__What to do__:
Please print, word for word, the records starting with the line containing "What distance from the camera" and going on through the line containing "24.7 meters", both lines included, and nothing else.

>>>

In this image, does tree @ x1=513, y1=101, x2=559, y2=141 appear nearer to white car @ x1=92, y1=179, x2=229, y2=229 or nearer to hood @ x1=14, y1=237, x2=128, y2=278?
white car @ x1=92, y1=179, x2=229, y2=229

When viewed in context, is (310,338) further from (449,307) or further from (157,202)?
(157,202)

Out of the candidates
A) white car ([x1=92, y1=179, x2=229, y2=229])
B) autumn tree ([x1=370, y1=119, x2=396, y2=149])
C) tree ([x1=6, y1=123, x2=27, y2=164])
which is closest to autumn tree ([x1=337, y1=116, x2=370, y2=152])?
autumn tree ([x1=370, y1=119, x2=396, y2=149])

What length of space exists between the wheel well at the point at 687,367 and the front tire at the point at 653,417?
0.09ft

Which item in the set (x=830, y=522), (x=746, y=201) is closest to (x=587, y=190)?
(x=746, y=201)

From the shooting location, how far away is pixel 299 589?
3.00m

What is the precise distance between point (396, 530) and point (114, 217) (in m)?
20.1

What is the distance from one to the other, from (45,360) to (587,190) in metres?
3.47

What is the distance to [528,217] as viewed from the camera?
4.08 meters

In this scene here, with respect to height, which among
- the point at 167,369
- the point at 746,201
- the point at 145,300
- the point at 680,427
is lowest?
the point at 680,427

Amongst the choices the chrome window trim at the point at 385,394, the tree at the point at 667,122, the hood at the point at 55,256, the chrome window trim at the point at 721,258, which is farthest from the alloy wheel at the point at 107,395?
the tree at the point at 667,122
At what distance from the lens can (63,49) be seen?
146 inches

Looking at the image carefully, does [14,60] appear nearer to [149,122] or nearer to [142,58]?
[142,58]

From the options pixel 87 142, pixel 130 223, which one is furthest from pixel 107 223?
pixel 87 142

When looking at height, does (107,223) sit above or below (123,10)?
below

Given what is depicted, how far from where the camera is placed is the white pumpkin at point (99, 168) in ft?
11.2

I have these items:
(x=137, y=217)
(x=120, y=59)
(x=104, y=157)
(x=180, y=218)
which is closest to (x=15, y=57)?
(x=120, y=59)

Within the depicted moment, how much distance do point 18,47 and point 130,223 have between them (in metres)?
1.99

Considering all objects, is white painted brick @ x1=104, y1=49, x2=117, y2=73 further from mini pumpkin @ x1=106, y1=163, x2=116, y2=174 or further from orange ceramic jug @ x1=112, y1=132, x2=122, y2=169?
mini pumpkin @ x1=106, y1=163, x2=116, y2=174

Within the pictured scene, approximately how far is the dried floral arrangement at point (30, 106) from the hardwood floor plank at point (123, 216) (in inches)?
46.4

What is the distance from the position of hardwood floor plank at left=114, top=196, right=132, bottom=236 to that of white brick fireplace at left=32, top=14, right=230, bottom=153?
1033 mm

<<<
>>>

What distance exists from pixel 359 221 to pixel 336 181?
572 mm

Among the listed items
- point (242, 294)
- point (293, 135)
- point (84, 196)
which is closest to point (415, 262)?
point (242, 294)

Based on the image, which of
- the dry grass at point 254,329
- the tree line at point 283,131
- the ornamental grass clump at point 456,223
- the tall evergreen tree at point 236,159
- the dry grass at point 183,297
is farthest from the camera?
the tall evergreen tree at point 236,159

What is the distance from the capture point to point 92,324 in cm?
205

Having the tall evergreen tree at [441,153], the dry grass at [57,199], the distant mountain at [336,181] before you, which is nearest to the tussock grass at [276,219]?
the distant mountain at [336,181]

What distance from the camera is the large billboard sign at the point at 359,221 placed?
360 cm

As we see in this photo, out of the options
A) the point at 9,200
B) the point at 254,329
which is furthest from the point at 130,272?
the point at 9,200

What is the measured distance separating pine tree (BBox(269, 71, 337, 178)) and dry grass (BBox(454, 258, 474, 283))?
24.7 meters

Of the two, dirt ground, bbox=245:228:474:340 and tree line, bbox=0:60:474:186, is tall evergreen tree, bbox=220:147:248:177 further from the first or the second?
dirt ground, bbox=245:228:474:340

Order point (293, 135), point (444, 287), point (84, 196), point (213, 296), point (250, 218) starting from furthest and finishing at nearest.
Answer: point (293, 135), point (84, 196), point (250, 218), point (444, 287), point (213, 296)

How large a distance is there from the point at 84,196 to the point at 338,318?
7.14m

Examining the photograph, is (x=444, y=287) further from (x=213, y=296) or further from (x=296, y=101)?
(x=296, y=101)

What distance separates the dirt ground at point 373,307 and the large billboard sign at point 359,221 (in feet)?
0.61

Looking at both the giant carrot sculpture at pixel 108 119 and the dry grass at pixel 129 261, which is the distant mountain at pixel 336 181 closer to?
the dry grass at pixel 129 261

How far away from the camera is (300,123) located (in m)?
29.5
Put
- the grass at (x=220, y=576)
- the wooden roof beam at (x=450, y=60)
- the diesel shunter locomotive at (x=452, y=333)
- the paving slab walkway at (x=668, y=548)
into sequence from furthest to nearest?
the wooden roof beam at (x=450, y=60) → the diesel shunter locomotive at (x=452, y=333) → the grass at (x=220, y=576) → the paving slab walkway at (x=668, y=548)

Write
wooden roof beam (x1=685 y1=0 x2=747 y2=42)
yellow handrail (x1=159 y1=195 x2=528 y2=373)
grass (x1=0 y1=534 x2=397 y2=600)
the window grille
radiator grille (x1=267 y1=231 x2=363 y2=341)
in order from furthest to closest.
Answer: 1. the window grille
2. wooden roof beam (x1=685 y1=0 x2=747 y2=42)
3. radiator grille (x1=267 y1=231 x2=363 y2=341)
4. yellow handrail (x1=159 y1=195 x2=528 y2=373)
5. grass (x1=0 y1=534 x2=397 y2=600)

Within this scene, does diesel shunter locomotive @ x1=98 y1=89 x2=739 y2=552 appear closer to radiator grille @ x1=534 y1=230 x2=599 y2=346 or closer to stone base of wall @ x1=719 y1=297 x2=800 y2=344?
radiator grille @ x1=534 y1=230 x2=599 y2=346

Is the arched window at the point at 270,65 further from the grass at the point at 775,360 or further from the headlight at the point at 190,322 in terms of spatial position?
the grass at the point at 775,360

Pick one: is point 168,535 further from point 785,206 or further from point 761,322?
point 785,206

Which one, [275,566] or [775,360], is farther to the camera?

<<<

__Expected answer__:
What distance from the camera is the large billboard sign at the point at 359,221 placed?
360 cm

As we see in this photo, out of the options
A) the point at 9,200
B) the point at 254,329
which is furthest from the point at 130,272?
the point at 9,200

What is the measured distance separating pine tree (BBox(269, 71, 337, 178)) and dry grass (BBox(454, 258, 474, 283))?
24.7 meters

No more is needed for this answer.